蟻は行動閾値、つまり子育て、食料を取りに行く、巣の修繕なんかをする必要があったときに、腰の軽さに個人差があるらしい。というか、そう考えるとうまくいく、という仮想モデルなのだけれど、食料調達について腰の軽い個体、子育てについて腰の軽い個体、など、いろいろな蟻が居る。これは、色々な事態に備えて個々に多様性を持たせたコロニーのほうが、長期的に生き残る確率が高いことから、そのようになったと考えられている。働かないと言っても、ある分野では働いていなかった蟻は、別の分野では働いていることがあるし、働いている蟻が一定数よりも減ると、働き始める。

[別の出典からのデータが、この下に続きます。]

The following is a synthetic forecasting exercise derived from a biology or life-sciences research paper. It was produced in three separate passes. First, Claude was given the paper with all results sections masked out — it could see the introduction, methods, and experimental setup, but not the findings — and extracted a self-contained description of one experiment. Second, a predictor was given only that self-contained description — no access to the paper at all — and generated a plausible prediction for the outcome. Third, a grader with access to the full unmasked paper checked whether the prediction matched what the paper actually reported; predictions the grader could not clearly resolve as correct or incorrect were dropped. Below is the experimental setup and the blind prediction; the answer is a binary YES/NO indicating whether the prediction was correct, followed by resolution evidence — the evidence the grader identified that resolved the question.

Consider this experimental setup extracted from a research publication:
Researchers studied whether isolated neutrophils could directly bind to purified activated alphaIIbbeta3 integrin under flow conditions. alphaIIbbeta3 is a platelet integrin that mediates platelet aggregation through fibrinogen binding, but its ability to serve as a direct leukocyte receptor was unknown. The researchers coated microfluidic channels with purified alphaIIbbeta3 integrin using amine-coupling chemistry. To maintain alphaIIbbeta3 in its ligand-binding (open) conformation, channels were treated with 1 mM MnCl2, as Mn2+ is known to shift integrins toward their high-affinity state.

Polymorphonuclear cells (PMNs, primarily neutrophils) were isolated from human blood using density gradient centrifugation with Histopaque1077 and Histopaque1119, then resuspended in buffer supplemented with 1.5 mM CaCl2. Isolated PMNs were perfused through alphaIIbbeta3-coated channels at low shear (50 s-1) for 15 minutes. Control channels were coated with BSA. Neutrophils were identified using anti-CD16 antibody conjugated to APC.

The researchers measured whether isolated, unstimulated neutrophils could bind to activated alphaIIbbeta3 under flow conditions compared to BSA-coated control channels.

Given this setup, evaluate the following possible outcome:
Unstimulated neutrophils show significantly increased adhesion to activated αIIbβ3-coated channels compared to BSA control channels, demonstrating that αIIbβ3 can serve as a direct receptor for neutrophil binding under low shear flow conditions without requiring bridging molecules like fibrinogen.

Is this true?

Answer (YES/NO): YES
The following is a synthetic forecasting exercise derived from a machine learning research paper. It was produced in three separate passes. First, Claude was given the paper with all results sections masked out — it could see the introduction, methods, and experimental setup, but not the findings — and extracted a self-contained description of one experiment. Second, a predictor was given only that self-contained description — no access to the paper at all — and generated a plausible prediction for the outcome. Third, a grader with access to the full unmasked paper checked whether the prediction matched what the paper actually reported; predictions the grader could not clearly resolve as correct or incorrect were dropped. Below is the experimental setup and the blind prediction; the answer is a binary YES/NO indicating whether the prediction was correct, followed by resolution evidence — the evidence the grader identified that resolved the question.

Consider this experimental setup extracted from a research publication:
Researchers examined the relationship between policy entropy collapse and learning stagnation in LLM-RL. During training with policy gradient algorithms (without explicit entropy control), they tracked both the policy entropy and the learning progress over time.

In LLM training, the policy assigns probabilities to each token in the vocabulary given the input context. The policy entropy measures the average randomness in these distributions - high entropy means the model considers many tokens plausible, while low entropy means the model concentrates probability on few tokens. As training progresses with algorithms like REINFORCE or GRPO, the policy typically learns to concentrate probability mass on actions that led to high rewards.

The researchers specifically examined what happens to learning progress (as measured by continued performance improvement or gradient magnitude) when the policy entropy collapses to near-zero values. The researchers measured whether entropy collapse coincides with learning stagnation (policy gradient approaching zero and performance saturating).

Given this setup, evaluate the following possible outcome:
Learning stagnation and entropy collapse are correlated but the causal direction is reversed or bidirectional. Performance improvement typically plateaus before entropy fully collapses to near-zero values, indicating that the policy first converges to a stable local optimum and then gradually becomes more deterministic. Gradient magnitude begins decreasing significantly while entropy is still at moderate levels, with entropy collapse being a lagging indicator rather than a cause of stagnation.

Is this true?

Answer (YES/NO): NO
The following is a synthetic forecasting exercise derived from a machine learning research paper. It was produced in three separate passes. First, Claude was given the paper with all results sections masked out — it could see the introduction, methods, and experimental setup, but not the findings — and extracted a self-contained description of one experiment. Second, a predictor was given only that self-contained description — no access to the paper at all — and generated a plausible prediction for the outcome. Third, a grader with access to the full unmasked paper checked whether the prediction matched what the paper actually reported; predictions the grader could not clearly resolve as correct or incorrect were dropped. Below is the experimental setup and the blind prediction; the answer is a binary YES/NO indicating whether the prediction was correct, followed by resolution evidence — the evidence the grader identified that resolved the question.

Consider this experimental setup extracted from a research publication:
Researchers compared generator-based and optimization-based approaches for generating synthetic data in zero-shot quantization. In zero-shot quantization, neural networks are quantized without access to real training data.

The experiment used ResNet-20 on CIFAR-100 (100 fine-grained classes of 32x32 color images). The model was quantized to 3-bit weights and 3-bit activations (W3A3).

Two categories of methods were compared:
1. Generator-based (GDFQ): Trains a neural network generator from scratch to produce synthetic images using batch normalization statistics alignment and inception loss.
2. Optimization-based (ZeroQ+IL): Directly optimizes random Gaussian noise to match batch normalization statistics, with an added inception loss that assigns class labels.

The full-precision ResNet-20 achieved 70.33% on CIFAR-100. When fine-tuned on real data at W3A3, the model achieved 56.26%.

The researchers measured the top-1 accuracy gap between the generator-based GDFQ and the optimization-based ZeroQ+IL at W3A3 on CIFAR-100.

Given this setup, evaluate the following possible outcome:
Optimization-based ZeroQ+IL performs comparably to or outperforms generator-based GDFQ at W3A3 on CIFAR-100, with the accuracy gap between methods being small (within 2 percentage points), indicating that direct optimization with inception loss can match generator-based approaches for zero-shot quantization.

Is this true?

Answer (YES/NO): NO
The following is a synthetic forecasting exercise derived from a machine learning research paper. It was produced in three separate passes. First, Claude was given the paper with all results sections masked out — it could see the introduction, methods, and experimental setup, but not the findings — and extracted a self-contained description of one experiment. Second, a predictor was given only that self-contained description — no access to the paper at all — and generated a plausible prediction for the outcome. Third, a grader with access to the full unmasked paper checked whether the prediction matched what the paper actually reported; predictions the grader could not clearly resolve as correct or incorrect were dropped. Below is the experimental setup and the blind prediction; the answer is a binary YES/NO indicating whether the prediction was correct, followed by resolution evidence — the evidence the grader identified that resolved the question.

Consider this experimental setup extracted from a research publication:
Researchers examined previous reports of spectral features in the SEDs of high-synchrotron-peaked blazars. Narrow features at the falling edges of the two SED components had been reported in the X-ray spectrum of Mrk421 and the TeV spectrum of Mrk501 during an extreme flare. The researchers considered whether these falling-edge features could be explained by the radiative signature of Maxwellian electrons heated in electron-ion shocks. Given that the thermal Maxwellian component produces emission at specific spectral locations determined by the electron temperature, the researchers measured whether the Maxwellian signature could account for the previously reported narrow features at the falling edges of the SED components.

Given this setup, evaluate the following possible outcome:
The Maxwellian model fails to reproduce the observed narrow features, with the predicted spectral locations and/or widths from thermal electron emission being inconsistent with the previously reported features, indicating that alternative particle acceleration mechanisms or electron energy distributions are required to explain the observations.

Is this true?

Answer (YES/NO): YES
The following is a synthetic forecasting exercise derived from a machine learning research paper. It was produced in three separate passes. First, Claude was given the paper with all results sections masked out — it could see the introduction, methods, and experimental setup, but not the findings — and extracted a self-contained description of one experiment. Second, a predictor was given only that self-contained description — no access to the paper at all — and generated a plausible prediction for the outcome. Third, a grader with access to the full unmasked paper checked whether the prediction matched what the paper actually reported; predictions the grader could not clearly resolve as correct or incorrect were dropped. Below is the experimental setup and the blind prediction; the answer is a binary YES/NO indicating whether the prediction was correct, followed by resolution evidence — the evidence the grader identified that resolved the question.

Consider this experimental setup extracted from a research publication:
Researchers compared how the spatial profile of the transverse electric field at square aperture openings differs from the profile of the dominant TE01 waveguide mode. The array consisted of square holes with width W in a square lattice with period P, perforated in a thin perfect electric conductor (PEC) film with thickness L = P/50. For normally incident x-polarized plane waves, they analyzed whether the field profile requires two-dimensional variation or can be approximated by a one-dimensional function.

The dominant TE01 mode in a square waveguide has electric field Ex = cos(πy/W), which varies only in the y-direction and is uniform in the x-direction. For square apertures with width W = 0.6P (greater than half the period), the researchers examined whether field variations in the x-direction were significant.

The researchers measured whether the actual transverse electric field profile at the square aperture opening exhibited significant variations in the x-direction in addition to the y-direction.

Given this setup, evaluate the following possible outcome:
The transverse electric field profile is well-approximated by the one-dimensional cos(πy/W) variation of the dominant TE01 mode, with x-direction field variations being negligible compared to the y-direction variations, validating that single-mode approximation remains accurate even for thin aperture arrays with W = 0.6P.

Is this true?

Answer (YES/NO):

そうはいっても、本当にずっとなにもしない蟻も居るらしい。なにもせずにぼーっとしたり、触角の手入れをしたり、行ったり来たりとうろうろしているようだ。こういう蟻は、一定数以上居るコロニーだと滅びてしまう。本当に働かない蟻を「フリーライダー」と呼ぶ。

ふと、自分たちの社会を連想すると、会社にも「ぶら下がり社員」が居て、その数が一定数を超えるとその会社は滅びるのだろうなぁ、と思える。 フリーライダーについて、たとえばwebサービスはどうだろうか。身近な例で言うと、はてなブックマークの人気エントリを見るばかりで、自分ではブックマークを利用していないという人が一定数を超えると、はてなブックマークの人気エントリの仕組みは崩壊して、一部のブックマーカーの記事が載ってくるだけとなり機能しなくなるわけだ。

僕の大好きなTumblrでいうと、リブログしかしない人だけがTubmlrのユーザーだと、そもそも最初のポストをする人が居ないから成り立たない。最初のポスト、それが転載だろうとなんだろうと、誰かがTumblrにポストするからリブログのサイクルがうまく回っている。

Webサービスは油断するとフリーライダーになりがちなので、僕もたまに自分がフリーライダーでないだろうか、と意識をしながら使ったりしてる。